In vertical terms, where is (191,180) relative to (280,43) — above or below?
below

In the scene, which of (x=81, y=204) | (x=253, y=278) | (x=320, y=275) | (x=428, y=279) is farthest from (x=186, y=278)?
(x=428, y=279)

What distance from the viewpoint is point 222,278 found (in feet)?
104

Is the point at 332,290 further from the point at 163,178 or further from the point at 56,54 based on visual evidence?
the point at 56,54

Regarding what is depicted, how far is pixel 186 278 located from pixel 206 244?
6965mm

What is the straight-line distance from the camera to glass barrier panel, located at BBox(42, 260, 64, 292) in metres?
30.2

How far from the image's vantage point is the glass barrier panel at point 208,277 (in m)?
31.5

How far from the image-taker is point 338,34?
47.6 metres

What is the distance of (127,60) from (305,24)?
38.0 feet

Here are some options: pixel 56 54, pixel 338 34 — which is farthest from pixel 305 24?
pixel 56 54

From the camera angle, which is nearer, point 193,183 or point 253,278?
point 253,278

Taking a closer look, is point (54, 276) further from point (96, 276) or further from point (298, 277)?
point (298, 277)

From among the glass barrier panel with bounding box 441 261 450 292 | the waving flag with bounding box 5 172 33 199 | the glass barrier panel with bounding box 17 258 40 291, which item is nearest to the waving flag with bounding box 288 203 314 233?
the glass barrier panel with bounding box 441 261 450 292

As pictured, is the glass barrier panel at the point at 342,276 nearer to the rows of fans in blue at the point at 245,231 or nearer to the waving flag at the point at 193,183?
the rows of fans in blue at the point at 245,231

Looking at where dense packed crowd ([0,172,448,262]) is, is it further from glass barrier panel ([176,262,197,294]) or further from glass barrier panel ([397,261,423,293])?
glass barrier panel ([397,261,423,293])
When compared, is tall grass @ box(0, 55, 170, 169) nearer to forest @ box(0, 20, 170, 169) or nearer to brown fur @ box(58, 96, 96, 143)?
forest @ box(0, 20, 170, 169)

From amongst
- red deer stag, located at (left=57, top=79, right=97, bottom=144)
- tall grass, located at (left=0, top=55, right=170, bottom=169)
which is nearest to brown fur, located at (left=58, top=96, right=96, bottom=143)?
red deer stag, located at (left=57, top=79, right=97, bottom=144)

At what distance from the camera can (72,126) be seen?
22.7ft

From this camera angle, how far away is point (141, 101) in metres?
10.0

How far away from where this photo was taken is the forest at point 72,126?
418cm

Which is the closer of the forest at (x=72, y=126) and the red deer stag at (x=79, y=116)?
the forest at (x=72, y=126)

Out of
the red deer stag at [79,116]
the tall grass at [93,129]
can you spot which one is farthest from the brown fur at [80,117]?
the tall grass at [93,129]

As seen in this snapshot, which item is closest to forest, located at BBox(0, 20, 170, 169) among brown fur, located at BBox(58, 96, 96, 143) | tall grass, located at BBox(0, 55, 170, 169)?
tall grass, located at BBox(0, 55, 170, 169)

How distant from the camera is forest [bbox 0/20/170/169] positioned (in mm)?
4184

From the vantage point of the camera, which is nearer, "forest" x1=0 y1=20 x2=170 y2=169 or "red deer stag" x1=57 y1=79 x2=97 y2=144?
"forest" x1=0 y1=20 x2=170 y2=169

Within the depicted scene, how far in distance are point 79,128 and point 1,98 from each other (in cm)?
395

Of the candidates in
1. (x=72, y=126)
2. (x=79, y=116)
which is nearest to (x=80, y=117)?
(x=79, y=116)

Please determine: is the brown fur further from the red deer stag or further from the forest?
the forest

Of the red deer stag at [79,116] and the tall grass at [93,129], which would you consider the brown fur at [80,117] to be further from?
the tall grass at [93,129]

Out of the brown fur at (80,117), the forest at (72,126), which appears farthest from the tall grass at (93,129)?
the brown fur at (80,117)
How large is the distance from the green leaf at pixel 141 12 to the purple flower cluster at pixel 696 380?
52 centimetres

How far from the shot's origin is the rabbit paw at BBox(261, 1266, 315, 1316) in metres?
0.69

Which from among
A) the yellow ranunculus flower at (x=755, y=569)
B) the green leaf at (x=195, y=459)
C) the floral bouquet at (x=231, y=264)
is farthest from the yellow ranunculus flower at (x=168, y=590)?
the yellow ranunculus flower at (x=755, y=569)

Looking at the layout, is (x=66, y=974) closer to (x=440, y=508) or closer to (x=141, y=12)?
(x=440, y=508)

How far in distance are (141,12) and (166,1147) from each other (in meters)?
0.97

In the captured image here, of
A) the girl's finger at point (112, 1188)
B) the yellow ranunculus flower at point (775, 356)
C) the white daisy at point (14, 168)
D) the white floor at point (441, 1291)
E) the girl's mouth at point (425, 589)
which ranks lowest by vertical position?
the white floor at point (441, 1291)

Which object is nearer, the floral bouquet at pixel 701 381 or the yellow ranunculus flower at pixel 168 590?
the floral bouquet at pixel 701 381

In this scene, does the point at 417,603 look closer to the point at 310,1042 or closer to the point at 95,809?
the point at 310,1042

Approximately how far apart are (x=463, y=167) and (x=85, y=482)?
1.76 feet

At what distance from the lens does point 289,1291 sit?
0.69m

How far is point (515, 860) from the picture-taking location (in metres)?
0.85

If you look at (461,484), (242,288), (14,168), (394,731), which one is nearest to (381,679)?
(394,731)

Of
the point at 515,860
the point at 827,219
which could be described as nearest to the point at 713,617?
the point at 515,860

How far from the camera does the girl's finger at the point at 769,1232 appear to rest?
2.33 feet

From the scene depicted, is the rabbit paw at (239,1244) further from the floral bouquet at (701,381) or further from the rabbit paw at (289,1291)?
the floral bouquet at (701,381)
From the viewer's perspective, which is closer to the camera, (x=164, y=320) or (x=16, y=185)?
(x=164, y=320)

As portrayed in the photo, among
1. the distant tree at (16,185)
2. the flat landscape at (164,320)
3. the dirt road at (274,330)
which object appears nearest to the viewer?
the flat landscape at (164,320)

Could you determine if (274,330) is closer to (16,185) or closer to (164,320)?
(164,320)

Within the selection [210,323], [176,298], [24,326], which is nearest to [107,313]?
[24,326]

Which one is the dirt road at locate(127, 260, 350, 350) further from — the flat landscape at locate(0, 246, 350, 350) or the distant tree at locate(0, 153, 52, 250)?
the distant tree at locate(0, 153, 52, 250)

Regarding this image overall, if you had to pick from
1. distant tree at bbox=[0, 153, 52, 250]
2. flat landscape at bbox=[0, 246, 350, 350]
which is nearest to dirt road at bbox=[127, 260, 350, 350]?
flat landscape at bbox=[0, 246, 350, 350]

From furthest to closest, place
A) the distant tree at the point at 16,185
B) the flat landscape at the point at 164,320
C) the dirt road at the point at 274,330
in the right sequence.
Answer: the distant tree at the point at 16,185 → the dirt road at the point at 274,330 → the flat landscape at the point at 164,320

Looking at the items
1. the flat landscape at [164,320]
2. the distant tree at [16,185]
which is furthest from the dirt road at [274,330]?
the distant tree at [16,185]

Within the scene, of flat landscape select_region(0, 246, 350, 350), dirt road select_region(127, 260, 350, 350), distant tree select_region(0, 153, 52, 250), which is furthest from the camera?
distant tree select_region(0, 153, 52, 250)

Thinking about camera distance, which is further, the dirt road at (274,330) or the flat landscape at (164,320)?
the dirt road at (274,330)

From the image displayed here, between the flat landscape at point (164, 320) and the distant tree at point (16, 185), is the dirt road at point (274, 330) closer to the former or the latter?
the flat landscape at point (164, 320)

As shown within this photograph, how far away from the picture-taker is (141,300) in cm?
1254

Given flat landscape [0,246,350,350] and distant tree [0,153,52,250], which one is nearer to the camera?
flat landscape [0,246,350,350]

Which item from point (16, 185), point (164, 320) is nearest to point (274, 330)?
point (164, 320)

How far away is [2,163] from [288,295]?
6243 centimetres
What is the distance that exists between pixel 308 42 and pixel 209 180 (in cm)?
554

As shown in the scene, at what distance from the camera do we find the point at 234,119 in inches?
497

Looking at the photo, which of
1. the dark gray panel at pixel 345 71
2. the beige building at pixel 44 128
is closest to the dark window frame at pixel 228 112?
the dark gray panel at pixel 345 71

=== What needs to be done ===
Starting at the line that contains "From the image displayed" and continuing through the end of the data, rewrite those lines with "distant tree" changed to "lone tree" and everything else left as it is.

=== Written solution ===
From the image displayed here, between the flat landscape at point (164, 320) and the lone tree at point (16, 185), is the dirt road at point (274, 330) closer to the former or the latter?
the flat landscape at point (164, 320)

As shown within this photograph, how far away from the picture-taker is (141,300) in cm?
1254

Given flat landscape [0,246,350,350] and lone tree [0,153,52,250], which one is nearer to the camera?
flat landscape [0,246,350,350]

Which item from point (16, 185), point (164, 320) is nearest to point (274, 330)?
point (164, 320)

How far away is [2,163] from [288,295]?
6243 centimetres
What is the distance that exists between pixel 308 42 and pixel 209 180 (in cm)?
554

As shown in the scene, at what distance from the camera do we find the point at 234,119 in inches?
497

Looking at the photo, which of
1. the dark gray panel at pixel 345 71
2. the beige building at pixel 44 128
is closest to the dark window frame at pixel 228 112?
the dark gray panel at pixel 345 71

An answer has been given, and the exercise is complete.